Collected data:
□ □ □ □

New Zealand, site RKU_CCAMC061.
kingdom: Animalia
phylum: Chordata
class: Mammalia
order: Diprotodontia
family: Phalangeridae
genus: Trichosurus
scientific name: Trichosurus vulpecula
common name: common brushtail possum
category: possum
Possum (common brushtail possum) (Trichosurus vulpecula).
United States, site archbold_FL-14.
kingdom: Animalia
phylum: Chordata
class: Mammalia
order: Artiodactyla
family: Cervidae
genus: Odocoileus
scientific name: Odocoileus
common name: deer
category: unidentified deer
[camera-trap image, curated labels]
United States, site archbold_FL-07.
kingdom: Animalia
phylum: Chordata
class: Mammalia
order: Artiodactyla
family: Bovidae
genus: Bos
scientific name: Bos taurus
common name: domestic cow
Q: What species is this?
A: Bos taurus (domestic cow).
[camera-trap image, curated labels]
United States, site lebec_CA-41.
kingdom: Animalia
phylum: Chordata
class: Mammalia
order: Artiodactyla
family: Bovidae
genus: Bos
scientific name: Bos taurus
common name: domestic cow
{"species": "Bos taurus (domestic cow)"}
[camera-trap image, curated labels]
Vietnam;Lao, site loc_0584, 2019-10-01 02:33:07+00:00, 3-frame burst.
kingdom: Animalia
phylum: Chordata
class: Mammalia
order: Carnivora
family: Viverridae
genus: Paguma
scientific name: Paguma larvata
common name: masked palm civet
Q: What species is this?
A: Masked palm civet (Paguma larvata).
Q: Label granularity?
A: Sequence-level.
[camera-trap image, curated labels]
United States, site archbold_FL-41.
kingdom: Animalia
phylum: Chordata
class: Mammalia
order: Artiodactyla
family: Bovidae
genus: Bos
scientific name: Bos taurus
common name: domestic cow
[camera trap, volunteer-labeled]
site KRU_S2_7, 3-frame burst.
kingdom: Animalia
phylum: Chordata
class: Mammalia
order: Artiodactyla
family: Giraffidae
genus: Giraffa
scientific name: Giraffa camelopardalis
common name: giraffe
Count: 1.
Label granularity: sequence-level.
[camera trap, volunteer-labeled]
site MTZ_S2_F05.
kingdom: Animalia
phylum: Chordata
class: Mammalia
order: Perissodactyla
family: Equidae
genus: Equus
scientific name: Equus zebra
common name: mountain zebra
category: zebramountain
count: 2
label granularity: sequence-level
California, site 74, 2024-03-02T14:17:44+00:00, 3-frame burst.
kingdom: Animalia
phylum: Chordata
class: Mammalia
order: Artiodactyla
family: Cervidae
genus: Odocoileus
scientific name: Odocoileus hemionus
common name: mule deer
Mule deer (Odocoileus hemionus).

□ □ □ □

GOAL OF THE EXERCISE — The entries above are to be retyped exactly.

TASK RESPONSE —
New Zealand, site RKU_CCAMC061.
kingdom: Animalia
phylum: Chordata
class: Mammalia
order: Diprotodontia
family: Phalangeridae
genus: Trichosurus
scientific name: Trichosurus vulpecula
common name: common brushtail possum
category: possum
Possum (common brushtail possum) (Trichosurus vulpecula).
United States, site archbold_FL-14.
kingdom: Animalia
phylum: Chordata
class: Mammalia
order: Artiodactyla
family: Cervidae
genus: Odocoileus
scientific name: Odocoileus
common name: deer
category: unidentified deer
[camera-trap image, curated labels]
United States, site archbold_FL-07.
kingdom: Animalia
phylum: Chordata
class: Mammalia
order: Artiodactyla
family: Bovidae
genus: Bos
scientific name: Bos taurus
common name: domestic cow
Q: What species is this?
A: Bos taurus (domestic cow).
[camera-trap image, curated labels]
United States, site lebec_CA-41.
kingdom: Animalia
phylum: Chordata
class: Mammalia
order: Artiodactyla
family: Bovidae
genus: Bos
scientific name: Bos taurus
common name: domestic cow
{"species": "Bos taurus (domestic cow)"}
[camera-trap image, curated labels]
Vietnam;Lao, site loc_0584, 2019-10-01 02:33:07+00:00, 3-frame burst.
kingdom: Animalia
phylum: Chordata
class: Mammalia
order: Carnivora
family: Viverridae
genus: Paguma
scientific name: Paguma larvata
common name: masked palm civet
Q: What species is this?
A: Masked palm civet (Paguma larvata).
Q: Label granularity?
A: Sequence-level.
[camera-trap image, curated labels]
United States, site archbold_FL-41.
kingdom: Animalia
phylum: Chordata
class: Mammalia
order: Artiodactyla
family: Bovidae
genus: Bos
scientific name: Bos taurus
common name: domestic cow
[camera trap, volunteer-labeled]
site KRU_S2_7, 3-frame burst.
kingdom: Animalia
phylum: Chordata
class: Mammalia
order: Artiodactyla
family: Giraffidae
genus: Giraffa
scientific name: Giraffa camelopardalis
common name: giraffe
Count: 1.
Label granularity: sequence-level.
[camera trap, volunteer-labeled]
site MTZ_S2_F05.
kingdom: Animalia
phylum: Chordata
class: Mammalia
order: Perissodactyla
family: Equidae
genus: Equus
scientific name: Equus zebra
common name: mountain zebra
category: zebramountain
count: 2
label granularity: sequence-level
California, site 74, 2024-03-02T14:17:44+00:00, 3-frame burst.
kingdom: Animalia
phylum: Chordata
class: Mammalia
order: Artiodactyla
family: Cervidae
genus: Odocoileus
scientific name: Odocoileus hemionus
common name: mule deer
Mule deer (Odocoileus hemionus).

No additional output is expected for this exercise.